On the pages that follow, you will find suggestions for worship on each of the four Sundays of Advent: scripts for members of the congregation to use in lighting the Advent Candle, prayers of confession, personal testimonies, and texts for the congregation to memorize. The largest contribution will be suggested themes from the text for the day: Advent 1, John 1:1-5; Advent 2, John 1:6-8; Advent 3, John 1:9-13; and Advent 4, John 1:14-18.

I will leave the idea of "virtual reality" behind from this point on. But if it seems a helpful touchstone to you, by all means pick it up. The theme of real life and its source for a world lost in a virtual reality is certainly appropriate for the Advent season.

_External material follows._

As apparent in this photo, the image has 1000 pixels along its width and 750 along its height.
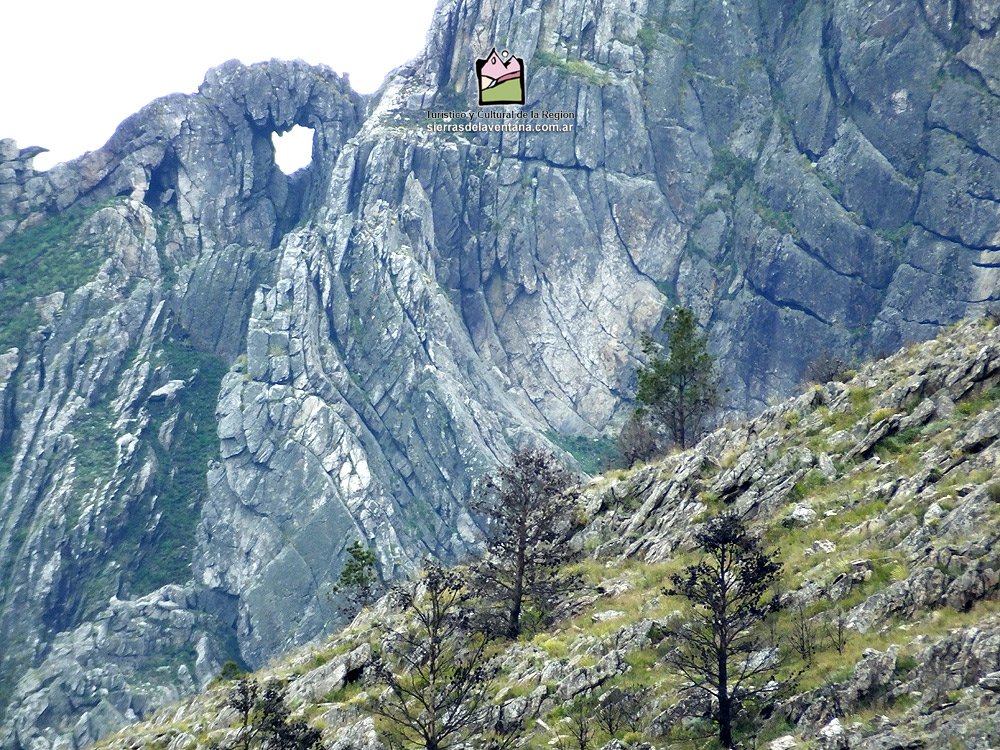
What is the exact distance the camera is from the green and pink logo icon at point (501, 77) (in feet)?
563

THE FIRST SUNDAY OF ADVENT

Todays passage takes us to the very beginning. "In the beginning was the Word...." Our focus will be life in the living God. Henry David Thoreau worried that he might come to the end of his days and never really have lived. Listen for the way in which the gospel writer answers that anxiety.

Scripture Memory

For centuries the vast majority of God's people encountered the Word of God orally. Even today, large expanses of Christendom have no access to the printed page. In solidarity with those who haven't the luxury of the printed Word of God, and for all the beneficial effects of committing the Word of God to memory, I encourage you to invite the congregation to memorize this rich Word.

For each Lord's Day I will suggest a memory verse. The pastor should be encouraged not only to memorize the verse but also to recite it in the context of the preached Word. Ask church school classes to spend time each Sunday of Advent in memorizing the suggested verse for the day too. Some may even choose to memorize the entire prologue to John's gospel. Praise God!

For the first Sunday of Advent the passage to memorize is John 1:1,4: "In the beginning was the Word, and the Word was with God, and the Word was God...in him was life, and the life was the light of all people" (NRSV).

I suggest that the memory work be done from whatever version of the Bible your congregation has in its pew. Although I will refer often to Eugene Peterson's brilliant new paraphrase, The Message, I do not recommend that this or any other paraphrase be used for Scripture memorization. If you are going to hide the Word in your heart for a lifetime, let it be one of the best and more commonly accepted translations.

Lighting of the Advent Candle

Invite a small group of congregational members (a group of four works well) to light the Advent candle at the outset of each service, using the words of the Scripture youVe asked the congregation to memorize. (The Scripture below has been taken from the New Revised Standard Version. You will probably want to take these readings from the Bible you use in your pews.) Be sure your participants reflect as rich a diversity as your congregation offers. The group should come forward, light the candle, and say the following:

First Person: This is the first Sunday of Advent. The light of this candle, flickering in the sanctuary, tells us of the coming of God in Jesus Christ our Lord.

Second Person: In the beginning was the Word, and the Word was with God, and the Word was God... (John 1:1 NRSV).

Third Person:... in him was life, and the life was the light of all people (John 1:4 NRSV).

Fourth Person: The one who testifies to these things says, "Surely I am coming soon." Amen. Come, Lord Jesus (Rev. 22:20).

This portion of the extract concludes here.